*Excerpt provided*
Getting back into exercise after a long break
It’s entirely likely that you’re getting back into exercise for the first time in a year this month as we see gyms in England reopen and outdoor exercise across the UK resume. If you’ve been lacking in motivation, this is a great time to get back into it, but how can you make sure you’re doing it the healthy way?
Warm up properly
It’s the most boring part of exercise for sure, but it’s more important than ever to warm up and cool down properly if you’re getting back into exercise after a long break. If you’ve never given much thought to warm-ups and cool-downs, then it’s time to add them to your workouts.
Warm-ups give your body the chance to gradually increase blood flow to your muscles, readying them for movement, and cool downs help your body gradually return to its pre-exercise heart rate and blood pressure.
When you’re done with your workout, add on this stretching routine from Coach or pick from Lifehack’s huge list of effective cooldown exercises.
Take it easy for the first few weeks
If all you’ve done all year is indulge in your favourite foods while sat on your arse working from home, no judgement here. Even if you’re a key worker, or you’ve managed to resist the lure of packets of custard creams (with a will of steel) there’s no doubt that living under the shadow of COVID-19 will have had an impact on your activity levels.
Whether you’ve been missing out on your weekly MAN v FAT Football games, or you’ve been missing the gym, it’s natural that it’ll take a few weeks to get used to returning to normal again. Just keep this in mind and don’t beat yourself up about it if you find your fitness levels have slipped.
Get enough rest in between sessions
Exercise makes us feel good and it’s human nature to chase that feeling so we can keep up that sense of wellbeing. But resting properly in between sessions is key to improving your fitness and keeping your body in tip-top shape.
Resting is essential for muscle growth, and not recovering properly from your workouts can lead to decreased performance when you do work out next. Think about it – have you ever tried to throw in an extra workout but struggled through it because your body was knackered? It’s like running through treacle and it’s no fun.
So what’s the perfect amount of rest? It depends on things like your age, fitness level and the intensity of your training, but generally giving yourself 24-48 hours in between training the same muscles is a good guide.

*Supplied material*
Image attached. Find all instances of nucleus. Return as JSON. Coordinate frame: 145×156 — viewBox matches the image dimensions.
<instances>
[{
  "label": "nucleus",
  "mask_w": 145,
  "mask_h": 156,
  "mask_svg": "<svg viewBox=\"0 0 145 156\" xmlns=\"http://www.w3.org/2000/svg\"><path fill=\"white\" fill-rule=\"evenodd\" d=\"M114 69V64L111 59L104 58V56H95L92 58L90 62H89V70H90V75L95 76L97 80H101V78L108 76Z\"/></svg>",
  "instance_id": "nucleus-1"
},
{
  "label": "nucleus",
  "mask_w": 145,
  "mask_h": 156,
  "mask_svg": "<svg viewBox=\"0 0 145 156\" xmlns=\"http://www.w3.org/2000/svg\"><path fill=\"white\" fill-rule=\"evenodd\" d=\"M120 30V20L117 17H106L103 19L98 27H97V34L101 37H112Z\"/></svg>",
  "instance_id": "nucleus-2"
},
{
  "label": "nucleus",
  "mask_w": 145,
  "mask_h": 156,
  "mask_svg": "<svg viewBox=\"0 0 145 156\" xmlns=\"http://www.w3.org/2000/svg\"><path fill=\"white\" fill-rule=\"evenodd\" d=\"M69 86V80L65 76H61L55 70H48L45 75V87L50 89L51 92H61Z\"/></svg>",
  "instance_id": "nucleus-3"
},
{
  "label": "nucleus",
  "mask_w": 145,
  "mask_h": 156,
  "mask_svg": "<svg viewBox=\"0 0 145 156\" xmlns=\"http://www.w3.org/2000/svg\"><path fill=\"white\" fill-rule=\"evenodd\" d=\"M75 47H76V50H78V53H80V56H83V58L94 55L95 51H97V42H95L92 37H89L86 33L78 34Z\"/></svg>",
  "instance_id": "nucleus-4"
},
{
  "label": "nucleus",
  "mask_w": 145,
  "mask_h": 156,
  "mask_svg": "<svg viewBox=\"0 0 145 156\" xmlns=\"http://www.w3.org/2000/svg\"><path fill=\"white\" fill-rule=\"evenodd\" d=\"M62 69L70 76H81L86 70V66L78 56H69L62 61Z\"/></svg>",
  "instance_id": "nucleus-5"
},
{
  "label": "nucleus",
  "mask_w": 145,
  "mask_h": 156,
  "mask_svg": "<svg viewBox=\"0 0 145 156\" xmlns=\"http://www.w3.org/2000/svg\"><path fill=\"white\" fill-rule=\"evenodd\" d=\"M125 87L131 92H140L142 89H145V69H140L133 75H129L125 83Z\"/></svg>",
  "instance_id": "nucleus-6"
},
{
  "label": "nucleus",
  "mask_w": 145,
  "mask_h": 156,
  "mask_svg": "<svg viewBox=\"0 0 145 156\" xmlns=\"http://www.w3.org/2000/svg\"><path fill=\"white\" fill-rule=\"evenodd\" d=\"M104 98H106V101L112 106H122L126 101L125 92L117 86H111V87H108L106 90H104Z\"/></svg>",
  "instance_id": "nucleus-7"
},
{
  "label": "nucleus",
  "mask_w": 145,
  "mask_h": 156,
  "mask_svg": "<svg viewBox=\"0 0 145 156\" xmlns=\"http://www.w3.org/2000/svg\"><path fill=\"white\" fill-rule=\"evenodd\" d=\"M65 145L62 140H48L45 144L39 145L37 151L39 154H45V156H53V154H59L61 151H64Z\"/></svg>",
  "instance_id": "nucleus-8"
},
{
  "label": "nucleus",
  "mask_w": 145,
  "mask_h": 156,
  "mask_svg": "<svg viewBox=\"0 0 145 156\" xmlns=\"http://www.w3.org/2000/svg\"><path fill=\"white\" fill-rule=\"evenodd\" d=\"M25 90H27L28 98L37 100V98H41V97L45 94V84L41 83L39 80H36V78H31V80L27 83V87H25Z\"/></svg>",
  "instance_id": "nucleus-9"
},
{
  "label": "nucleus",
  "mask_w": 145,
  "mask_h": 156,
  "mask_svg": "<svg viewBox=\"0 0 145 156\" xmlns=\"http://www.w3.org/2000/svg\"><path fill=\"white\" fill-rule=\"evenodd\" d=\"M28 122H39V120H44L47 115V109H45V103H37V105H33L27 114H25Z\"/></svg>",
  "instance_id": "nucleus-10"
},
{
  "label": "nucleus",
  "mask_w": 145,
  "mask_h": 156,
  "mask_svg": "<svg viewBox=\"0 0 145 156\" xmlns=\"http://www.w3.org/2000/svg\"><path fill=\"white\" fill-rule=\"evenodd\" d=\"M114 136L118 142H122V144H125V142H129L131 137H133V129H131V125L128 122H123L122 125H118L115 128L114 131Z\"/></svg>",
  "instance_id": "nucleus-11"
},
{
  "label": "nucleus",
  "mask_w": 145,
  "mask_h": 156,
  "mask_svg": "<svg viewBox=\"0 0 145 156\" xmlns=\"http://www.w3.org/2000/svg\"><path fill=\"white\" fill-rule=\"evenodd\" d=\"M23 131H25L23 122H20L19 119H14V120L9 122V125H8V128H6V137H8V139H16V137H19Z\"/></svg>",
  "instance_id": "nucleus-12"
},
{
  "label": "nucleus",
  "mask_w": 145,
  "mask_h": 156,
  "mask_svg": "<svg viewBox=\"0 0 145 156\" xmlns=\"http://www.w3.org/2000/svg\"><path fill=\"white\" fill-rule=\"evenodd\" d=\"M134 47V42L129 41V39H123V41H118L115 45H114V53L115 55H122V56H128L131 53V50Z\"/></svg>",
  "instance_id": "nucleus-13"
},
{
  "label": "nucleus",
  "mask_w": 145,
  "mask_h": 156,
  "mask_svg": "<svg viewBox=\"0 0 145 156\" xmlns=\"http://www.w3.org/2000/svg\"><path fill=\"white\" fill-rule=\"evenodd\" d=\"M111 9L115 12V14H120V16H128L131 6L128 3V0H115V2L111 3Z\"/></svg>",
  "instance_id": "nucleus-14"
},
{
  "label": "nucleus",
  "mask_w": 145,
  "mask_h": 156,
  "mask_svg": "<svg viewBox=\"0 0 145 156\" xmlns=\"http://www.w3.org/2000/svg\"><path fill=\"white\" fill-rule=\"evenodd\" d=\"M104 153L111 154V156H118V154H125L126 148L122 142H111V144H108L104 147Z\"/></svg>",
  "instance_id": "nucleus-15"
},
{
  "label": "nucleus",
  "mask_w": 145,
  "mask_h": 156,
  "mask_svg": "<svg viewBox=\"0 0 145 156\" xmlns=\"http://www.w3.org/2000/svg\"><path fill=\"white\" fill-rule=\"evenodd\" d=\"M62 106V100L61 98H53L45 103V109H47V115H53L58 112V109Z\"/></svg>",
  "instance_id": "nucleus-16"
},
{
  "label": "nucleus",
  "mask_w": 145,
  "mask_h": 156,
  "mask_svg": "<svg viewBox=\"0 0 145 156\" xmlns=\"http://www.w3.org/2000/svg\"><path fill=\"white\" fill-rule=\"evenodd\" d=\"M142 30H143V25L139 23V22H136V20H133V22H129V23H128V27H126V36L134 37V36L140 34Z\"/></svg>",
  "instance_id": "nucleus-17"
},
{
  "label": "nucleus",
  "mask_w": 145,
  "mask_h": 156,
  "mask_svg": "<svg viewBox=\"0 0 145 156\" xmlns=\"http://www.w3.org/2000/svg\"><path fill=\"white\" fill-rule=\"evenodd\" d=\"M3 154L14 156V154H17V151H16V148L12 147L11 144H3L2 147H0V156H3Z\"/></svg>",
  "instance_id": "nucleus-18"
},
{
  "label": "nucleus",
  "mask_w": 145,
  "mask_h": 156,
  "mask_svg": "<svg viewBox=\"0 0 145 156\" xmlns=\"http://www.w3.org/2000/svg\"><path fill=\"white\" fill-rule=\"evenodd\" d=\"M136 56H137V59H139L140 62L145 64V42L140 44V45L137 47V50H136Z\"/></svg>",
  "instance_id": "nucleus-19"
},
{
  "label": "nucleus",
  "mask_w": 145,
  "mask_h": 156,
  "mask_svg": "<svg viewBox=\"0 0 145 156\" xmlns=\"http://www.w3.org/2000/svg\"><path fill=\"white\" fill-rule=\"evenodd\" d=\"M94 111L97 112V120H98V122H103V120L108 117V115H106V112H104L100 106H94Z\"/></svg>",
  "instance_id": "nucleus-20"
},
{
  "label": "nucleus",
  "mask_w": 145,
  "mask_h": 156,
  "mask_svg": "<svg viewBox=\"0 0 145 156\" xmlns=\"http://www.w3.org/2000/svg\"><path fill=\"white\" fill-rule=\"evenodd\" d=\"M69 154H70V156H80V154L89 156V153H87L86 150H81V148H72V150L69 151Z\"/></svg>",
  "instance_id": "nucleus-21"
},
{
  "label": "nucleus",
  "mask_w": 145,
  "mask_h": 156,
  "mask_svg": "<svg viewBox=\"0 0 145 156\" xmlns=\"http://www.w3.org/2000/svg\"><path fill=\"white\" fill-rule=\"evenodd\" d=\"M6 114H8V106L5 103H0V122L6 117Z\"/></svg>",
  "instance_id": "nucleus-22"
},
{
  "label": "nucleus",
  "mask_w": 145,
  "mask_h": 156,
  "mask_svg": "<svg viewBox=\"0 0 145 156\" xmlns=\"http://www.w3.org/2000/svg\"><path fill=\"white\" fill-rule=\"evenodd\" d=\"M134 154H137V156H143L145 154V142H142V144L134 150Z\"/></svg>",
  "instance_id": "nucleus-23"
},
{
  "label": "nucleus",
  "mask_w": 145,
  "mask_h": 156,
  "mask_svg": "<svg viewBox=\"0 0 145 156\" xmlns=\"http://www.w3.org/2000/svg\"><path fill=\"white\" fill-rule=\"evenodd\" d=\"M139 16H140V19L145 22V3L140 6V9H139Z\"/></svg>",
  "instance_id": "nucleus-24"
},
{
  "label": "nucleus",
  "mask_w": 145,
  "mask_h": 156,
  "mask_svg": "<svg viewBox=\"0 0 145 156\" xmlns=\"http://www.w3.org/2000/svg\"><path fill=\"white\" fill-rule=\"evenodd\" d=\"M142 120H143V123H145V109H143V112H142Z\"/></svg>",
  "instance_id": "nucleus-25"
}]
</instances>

*Work item*
Continue the piece on getting back into exercise after a long break, starting right after its final sentence.

*Written reply*
That’s not to say that you must be completely inactive during that rest period, just enjoy a gentle walk or do some light stretching (also known as ‘active recovery’) instead of an intense workout.
Don’t start doing everything at once
Now that gyms are opening, it’s tempting to sign up for every class they’re offering or to commit to attending 5 days a week. It’s great that you want to get active again, and your gym will undoubtedly appreciate your support, but you’ve got to start small.
If your body isn’t used to moving as much as it was pre-pandemic, suddenly throwing it into a hardcore workout regime will do more harm than good. You’ll be more likely to injure yourself if you’re pushing it too hard, and you’ll also be at risk of suffering from burnout which will lead to you feeling defeated.
Start slowly and build up the number of sessions as well as the intensity of your workouts as you get used to it again.
It’s easy to forget to drink enough water and we’re probably all guilty of not making enough effort to hit our recommended daily amount.
But keeping yourself hydrated is important if you want to see real progress with your fitness levels. Getting enough water before, during and after a workout helps to boost your energy levels, replenishes water lost through sweat so you don’t get dehydrated and just generally helps your body function at its best. So remember to drink enough – it’s time to make your water bottle your best friend.
If you’re getting back into exercise after a long time, it’s important to follow the above advice to make sure you have the best chance of staying injury-free. Not only will your body thank you, but you’ll be much more motivated to continue improving your fitness.